This is a truly incredible book. The well documented research would indicate that many hours have been spent in preparing and writing it. I think every literate believer should read it, especially those who are Scottish.
It’s a detailed reference to God’s work of revival in that land as the result of the revival in Northern Ireland in 1859. My heart’s cry is that a similar book would be produced about the 1859 Revival’s impact in the other three countries of our great nation.

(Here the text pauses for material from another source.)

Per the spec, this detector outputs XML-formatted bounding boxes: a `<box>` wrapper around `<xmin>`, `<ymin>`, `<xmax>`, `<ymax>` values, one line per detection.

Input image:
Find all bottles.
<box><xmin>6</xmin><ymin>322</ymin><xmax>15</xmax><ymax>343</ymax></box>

The first chapter wrestles with the academic debate as to the impact of the 1859 Ulster Revival on Scotland. The second reviews the genesis of revival in the United States which spread to Ulster.
Chapter three covers the initiatory movements and preachers, like Brownlow North and Hay McDowell Grant, before chapter four introduces the reader to the breakout of revival in Glasgow in 1859. Page after page follows, with incredible details of the Lord at work across the West of Scotland, naming churches, towns and communities, before spreading throughout the country (there is a seven page index of places at the end of the book).
There is an appraisal of the movement, assessing three differing revival traditions which manifested themselves. It concludes that ‘the revival of 1859-60 was very widespread, constituting the most extensive evangelical revival in Scotland’s history’ (p.385). The book then goes on to record what it calls ‘revival afterwaves’ from 1866 into the 1870s, before turning attention to the Moody revival of 1873-75 and beyond.
Finally, an insight into the kind of information stored in this grand volume. At Carrubbers Close, Edinburgh, ‘it was October 14 that, suddenly, “the shower came on” and an extraordinary… work of grace commenced. Nightly meetings were held for upwards of six months and people flocked to them in droves. New premises had to be rented to accommodate the increasing number of classes and enterprises’ (p.162).
May the Lord be pleased to shake his church again before he returns in glory.